Example-2: Factoring a Cubic Polynomial using Factor Theorem

Factorize $x^3 – 7x + 6$

Let $p(x) = x^3 – 7x + 6$. We’ll try factors of the constant term (6), which are $\pm 1, \pm 2, \pm 3, \pm 6$.

Let’s try $x = 1$: $p(1) = (1)^3 – 7(1) + 6 = 1 – 7 + 6 = 0$. Therefore, $(x – 1)$ is a factor.

Now, we can divide $x^3 – 7x + 6$ by $(x-1)$ using polynomial long division or synthetic division. Using polynomial long division will give us: $x^2+x-6$

Now we have $x^3 – 7x + 6 = (x – 1)(x^2 + x – 6)$

Finally, we can factor the quadratic expression $(x^2 + x – 6)$. We need two numbers that add up to 1 and multiply to -6, which are 3 and -2:

$x^2 + x – 6 = (x + 3)(x – 2)$

Therefore, $x^3 – 7x + 6 = (x – 1)(x + 3)(x – 2)$

Theorem with Proof

Factor Theorem:

If $p(k) = 0$ for a polynomial $p(x)$, then $(x – k)$ is a factor of $p(x)$.

Proof:

Let $p(x)$ be a polynomial. By the Division Algorithm, we can write:

$p(x) = (x – k) * q(x) + r$

where $q(x)$ is the quotient and $r$ is the remainder. Since $(x – k)$ has degree 1, the remainder $r$ must be a constant.

Now, let’s substitute $x = k$:

$p(k) = (k – k) * q(k) + r$

$p(k) = 0 * q(k) + r$

$p(k) = r$

If $p(k) = 0$, then $r = 0$. This means:

$p(x) = (x – k) * q(x) + 0$

$p(x) = (x – k) * q(x)$

Therefore, $(x – k)$ is a factor of $p(x)$.

Common mistakes by students

Incorrectly Splitting the Middle Term: Students often struggle to find the correct pair of numbers that satisfy both the sum and product conditions.
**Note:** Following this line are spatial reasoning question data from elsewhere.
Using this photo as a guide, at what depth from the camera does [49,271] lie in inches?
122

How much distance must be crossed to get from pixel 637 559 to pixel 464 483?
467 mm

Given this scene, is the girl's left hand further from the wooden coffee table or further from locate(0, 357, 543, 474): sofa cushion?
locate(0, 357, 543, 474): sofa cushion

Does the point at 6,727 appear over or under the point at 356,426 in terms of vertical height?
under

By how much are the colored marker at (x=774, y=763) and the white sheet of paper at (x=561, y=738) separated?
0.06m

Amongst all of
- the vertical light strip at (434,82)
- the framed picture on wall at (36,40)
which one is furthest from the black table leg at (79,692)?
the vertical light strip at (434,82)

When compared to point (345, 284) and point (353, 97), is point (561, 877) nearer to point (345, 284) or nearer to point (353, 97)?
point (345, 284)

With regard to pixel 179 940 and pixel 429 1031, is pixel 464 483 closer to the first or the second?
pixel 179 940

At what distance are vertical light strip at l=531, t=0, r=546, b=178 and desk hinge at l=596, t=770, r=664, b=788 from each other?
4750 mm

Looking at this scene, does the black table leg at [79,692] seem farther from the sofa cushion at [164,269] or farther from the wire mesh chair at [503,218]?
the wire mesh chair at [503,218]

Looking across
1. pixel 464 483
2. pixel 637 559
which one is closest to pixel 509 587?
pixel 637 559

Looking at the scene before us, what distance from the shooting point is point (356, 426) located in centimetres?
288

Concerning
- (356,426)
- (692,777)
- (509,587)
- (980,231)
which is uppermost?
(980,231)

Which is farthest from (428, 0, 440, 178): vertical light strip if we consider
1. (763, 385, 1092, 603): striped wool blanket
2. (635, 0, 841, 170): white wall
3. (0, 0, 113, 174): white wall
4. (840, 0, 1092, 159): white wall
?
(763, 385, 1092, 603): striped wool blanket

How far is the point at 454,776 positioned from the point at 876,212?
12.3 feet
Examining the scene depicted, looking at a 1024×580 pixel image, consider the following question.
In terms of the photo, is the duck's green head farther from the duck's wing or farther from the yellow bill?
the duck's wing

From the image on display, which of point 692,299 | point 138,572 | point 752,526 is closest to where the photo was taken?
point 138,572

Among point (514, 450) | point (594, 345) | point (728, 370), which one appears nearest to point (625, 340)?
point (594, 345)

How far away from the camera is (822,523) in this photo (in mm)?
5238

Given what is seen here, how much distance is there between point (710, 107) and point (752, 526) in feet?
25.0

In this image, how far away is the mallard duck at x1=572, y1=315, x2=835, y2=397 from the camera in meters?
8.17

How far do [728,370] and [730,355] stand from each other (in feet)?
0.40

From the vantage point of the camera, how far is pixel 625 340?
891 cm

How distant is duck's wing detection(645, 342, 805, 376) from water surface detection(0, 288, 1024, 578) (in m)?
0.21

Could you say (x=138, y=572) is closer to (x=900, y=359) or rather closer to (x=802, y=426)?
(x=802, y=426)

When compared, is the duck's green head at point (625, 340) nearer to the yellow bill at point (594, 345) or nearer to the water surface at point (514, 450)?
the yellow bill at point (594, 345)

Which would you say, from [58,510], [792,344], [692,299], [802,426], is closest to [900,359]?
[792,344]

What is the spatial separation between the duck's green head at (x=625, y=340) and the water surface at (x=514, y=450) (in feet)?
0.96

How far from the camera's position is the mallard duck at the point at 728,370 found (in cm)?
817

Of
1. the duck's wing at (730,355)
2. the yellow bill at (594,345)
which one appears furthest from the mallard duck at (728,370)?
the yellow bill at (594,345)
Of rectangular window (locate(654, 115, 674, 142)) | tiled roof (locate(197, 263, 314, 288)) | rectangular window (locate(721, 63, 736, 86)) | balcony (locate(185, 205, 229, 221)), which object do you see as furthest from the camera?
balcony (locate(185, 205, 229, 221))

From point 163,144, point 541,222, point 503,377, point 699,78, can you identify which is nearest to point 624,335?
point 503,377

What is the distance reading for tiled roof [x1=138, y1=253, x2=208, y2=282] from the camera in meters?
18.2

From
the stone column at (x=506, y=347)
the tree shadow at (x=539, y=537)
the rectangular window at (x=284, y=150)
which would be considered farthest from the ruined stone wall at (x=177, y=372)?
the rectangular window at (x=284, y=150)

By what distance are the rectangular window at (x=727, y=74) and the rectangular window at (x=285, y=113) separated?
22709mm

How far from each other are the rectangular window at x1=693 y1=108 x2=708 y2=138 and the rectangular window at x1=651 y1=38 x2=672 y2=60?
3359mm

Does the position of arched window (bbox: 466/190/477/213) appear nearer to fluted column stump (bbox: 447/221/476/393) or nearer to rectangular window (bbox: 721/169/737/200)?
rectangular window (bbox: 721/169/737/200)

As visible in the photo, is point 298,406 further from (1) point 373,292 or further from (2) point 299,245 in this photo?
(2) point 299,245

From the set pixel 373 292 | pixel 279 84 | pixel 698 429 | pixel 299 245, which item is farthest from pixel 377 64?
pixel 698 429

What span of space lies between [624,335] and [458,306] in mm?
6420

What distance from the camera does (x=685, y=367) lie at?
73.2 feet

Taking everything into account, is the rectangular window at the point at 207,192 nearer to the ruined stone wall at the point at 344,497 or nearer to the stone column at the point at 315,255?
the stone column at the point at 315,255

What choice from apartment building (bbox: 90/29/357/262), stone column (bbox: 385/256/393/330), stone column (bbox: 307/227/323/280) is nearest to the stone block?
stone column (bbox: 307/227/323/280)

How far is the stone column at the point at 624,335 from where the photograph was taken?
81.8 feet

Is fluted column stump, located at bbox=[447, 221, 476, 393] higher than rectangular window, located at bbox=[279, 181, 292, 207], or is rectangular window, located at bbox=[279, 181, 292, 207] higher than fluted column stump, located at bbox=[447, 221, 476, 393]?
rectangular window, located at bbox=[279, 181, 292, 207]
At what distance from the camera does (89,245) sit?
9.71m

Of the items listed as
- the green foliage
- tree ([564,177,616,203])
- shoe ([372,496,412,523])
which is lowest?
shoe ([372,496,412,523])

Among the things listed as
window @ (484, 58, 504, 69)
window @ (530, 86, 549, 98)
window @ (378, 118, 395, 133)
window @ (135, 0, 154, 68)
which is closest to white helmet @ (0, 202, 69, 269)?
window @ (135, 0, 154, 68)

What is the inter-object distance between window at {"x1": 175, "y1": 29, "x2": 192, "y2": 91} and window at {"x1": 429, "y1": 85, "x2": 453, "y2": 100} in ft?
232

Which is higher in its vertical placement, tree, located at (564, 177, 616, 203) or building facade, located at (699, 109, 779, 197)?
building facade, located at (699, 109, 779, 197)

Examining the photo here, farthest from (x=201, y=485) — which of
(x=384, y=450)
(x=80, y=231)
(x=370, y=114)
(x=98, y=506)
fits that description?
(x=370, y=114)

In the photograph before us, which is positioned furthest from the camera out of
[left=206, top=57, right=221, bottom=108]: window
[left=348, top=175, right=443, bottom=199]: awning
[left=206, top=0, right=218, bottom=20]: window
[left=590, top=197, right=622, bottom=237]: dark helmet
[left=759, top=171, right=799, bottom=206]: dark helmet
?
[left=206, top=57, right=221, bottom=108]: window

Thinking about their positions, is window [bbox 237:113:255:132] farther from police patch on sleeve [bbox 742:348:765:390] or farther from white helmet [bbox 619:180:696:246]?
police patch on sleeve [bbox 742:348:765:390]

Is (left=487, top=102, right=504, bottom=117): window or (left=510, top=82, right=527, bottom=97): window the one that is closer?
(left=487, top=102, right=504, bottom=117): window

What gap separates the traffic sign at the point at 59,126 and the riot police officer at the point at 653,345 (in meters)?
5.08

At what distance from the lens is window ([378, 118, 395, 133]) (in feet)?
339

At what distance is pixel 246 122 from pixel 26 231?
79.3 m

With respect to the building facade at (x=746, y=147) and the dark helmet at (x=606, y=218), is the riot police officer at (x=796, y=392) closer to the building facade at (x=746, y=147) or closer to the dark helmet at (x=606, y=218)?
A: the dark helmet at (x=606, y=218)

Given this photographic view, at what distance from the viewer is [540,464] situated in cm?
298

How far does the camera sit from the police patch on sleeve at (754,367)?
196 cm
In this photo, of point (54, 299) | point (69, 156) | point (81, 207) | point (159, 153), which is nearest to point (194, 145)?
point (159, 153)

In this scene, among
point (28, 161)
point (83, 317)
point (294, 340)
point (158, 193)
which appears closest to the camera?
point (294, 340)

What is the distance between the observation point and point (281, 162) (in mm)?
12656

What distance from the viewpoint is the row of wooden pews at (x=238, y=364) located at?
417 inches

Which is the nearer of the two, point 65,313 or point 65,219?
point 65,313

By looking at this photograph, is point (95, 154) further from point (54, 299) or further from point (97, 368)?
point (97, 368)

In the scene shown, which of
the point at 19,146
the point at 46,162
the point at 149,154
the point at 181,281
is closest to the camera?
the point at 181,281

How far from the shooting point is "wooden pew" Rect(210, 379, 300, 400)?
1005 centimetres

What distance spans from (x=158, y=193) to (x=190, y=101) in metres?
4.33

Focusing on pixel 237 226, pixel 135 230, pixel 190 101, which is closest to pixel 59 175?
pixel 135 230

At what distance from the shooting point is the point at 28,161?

Careful consideration and practice are key.
Forgetting to Factor Out Completely: Students might factor out a common factor in one step but miss the opportunity to factor further at a later step.
Using the wrong factors in the Factor Theorem: Trying random numbers without thinking about the factors of the constant term, which leads to more time spent on the problem.
Mixing up the signs: Carelessness with positive and negative signs can lead to errors, particularly in quadratic equations.
Not recognizing common factors overlooking the possibility of taking a common factor before using other methods.

Real Life Application

Factorization is used extensively in many fields:

Engineering: Designing structures, circuits, and systems often involves solving polynomial equations to model various physical phenomena.
Computer Graphics: Polynomials are used to represent curves and surfaces, which are essential for creating 3D models and animations. Factorization is needed to analyze and manipulate these models.
Finance: Financial modeling and investment analysis often utilize polynomial equations to calculate returns, analyze risks, and predict market trends.
Physics: Describing the motion of an object in space.

Fun Fact

The Fundamental Theorem of Algebra states that every non-constant single-variable polynomial with complex coefficients has at least one complex root. This means that a polynomial of degree ‘n’ will have exactly ‘n’ roots (counting multiplicities) in the complex number system. Factorization helps us find those roots!